Mr. Wells explains that when a new tool is to be used in the right-angle head, a line of Macro B code resets the X-axis offset to nominal (i.e. the location of the spindle centerline). A second line of code then pulls the value for the length of the new tool from a register to establish the temporary X-axis shift. Operators input the offset values for angle-head tools into the register when setting up a new job that will use the head. (A presetter is used to measure the length of those tools offline.) This enables the part program to run continuously regardless of how many tools are required for the head.
Cogitic also uses a universal angle head on its NLX turning center from DMG MORI. This head can position a tool at a variety of angles, but rotates in only one plane. A temporary global shift is performed for each tool similarly to what’s done on the VMC for the right-angle head. The turning center has tool measurement probes for both the main and subspindle, so those tools can be automatically touched-off during setup to determine the offset. Like any other attachment used on a turning center, it’s important to ensure there’s sufficient clearance between the universal angle head, and tools or attachments in nearby turret stations.
Next Logical Addition
In January, Cogitic added a big DMC 125FD universal machine from DMG MORI that has a B-axis milling head and the capability to perform milling and turning operations.

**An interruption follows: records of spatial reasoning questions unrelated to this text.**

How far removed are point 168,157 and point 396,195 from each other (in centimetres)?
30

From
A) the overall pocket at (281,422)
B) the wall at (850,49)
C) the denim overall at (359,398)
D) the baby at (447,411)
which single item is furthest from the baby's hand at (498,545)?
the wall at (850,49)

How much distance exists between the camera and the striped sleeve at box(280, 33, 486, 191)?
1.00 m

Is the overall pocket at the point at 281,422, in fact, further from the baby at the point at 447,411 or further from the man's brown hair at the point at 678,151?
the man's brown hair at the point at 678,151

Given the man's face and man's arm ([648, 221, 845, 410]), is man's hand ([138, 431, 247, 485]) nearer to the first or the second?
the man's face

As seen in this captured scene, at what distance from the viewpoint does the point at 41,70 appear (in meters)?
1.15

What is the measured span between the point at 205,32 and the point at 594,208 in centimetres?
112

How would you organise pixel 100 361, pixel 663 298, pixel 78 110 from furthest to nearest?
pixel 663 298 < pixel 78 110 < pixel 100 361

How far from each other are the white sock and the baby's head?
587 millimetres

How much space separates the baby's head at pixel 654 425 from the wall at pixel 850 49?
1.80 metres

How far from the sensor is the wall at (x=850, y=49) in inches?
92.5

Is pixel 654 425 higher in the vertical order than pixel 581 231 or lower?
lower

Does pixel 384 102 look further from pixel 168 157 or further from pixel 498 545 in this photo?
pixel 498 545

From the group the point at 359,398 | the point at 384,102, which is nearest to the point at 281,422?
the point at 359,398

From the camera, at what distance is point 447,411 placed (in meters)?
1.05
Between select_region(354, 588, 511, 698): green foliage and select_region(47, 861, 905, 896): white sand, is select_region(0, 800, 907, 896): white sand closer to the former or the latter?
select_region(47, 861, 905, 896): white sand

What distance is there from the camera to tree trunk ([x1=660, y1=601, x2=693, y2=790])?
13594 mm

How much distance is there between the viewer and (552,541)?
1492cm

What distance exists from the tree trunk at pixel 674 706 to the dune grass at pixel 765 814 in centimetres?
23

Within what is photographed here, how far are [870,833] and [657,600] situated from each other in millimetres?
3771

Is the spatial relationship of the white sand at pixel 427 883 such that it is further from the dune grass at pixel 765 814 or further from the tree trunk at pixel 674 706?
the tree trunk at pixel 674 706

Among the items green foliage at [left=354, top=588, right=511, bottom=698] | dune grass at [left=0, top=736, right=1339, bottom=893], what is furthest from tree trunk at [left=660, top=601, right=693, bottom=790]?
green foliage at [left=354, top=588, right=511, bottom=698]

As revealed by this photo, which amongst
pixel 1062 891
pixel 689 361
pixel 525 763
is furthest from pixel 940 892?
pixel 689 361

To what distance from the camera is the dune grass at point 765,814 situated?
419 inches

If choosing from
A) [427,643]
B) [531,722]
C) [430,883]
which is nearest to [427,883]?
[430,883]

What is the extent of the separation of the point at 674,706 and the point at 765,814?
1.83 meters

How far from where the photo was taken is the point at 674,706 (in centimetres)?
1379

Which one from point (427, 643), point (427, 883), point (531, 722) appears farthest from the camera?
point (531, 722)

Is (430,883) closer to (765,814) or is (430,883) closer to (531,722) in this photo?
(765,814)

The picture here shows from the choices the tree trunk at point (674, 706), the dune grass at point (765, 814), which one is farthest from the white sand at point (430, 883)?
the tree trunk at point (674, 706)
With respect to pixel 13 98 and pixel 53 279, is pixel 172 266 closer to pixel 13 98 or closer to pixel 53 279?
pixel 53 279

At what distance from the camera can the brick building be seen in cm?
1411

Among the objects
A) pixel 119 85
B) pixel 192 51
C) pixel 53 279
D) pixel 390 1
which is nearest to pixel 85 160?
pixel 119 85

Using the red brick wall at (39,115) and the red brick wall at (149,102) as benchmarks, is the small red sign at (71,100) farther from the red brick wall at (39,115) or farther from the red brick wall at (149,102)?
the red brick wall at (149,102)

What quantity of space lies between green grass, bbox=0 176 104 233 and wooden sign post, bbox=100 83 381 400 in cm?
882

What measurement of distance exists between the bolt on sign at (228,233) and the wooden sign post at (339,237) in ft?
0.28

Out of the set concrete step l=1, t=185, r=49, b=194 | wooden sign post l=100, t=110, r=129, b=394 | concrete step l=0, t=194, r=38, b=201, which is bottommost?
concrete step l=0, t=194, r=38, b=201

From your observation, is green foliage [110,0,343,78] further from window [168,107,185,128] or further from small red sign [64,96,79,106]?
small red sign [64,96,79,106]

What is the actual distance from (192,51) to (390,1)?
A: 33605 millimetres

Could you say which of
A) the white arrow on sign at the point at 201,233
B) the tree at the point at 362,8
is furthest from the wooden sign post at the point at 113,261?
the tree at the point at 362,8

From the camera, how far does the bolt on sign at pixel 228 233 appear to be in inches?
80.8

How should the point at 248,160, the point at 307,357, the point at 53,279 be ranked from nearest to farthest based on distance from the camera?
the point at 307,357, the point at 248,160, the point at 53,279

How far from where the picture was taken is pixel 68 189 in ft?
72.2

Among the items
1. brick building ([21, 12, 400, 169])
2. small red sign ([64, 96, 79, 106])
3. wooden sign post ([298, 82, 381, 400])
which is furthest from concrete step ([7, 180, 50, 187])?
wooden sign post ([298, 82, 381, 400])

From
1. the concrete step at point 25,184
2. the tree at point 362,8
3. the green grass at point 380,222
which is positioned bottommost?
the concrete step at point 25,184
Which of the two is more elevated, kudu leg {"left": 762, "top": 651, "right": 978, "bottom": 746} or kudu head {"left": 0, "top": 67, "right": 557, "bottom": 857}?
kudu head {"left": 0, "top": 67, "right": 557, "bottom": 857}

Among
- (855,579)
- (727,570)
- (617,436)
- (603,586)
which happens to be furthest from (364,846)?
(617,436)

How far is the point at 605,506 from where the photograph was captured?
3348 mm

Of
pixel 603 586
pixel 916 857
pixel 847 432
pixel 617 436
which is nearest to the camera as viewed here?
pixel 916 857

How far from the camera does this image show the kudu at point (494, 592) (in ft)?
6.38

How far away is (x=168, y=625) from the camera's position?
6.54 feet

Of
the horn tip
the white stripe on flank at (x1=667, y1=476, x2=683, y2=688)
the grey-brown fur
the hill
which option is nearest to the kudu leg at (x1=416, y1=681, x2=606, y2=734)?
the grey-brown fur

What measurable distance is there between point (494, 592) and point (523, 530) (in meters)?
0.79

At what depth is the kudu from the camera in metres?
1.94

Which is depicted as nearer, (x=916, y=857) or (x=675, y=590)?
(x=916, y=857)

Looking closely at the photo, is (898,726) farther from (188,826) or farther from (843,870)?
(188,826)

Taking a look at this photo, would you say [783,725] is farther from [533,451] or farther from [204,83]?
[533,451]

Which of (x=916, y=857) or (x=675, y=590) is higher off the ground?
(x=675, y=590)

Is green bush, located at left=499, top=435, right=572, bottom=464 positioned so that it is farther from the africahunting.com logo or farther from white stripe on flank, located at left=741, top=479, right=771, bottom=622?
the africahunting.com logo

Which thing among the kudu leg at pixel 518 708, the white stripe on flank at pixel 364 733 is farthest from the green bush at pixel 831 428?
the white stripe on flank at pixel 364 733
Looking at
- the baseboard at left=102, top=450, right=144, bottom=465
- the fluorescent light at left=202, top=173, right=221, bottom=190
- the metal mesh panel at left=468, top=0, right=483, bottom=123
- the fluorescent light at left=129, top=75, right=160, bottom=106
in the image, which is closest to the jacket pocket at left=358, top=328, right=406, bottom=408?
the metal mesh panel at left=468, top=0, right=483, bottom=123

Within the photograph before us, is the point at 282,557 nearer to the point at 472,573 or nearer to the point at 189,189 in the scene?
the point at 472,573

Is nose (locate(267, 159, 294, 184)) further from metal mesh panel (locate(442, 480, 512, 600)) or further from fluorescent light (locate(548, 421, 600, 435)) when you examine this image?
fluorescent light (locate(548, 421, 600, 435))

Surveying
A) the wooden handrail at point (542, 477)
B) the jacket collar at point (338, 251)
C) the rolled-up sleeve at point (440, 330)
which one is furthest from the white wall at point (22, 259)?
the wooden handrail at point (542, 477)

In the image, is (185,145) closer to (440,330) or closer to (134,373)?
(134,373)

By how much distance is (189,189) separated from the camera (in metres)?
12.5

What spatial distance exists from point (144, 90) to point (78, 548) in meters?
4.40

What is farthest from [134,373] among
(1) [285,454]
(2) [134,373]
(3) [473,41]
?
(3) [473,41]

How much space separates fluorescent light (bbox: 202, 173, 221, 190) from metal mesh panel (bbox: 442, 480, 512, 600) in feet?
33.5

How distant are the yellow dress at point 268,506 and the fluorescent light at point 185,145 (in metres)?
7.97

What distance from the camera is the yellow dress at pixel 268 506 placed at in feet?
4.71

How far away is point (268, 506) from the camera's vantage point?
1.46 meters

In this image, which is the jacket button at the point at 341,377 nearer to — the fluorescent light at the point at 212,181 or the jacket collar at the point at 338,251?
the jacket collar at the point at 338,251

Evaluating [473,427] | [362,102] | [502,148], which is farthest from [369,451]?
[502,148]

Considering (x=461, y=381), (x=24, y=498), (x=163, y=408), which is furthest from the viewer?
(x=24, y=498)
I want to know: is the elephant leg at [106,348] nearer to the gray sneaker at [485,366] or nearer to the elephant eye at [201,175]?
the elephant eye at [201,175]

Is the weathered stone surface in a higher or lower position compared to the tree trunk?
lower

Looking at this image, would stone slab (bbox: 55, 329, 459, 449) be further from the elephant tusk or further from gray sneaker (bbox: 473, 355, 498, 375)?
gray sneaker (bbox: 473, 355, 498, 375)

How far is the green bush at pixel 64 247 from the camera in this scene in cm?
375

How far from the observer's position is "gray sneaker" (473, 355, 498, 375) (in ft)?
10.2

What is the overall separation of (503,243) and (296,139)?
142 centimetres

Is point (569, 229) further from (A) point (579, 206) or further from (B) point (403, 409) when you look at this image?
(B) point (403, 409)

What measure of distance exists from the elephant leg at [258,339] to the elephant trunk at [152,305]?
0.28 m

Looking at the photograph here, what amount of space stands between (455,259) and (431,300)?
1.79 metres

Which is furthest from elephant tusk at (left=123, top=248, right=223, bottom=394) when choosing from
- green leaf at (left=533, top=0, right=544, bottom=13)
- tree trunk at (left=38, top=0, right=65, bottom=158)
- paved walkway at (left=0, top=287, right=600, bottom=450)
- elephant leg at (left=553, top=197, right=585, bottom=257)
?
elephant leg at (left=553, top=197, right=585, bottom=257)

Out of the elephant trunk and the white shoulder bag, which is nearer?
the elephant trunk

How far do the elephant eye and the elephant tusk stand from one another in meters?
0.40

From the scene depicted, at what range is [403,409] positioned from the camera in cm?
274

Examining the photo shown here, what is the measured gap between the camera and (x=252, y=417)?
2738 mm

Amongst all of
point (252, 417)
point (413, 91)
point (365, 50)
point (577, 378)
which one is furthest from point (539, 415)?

Although this machine can produce parts faster than the VMC with the right-angle head, the VMC remains a viable option for machining those parts when the bigger machine is unavailable. Although efficiency is important, throughput is sometimes more vital.
That said, it’s important to realize that an angle head is a spindle attachment, not a direct output from a machine’s spindle. Because the head’s rigidity and horsepower are limited, cutting passes should be taken with lighter chip loads and cutting depths. In fact, Mr. Veteto recommends that potential angle head buyers first describe to the accessory manufacturer how they plan to use the heads to ensure that an angle head is indeed appropriate for a given part geometry and material, and, if it is, that the proper style of head is identified.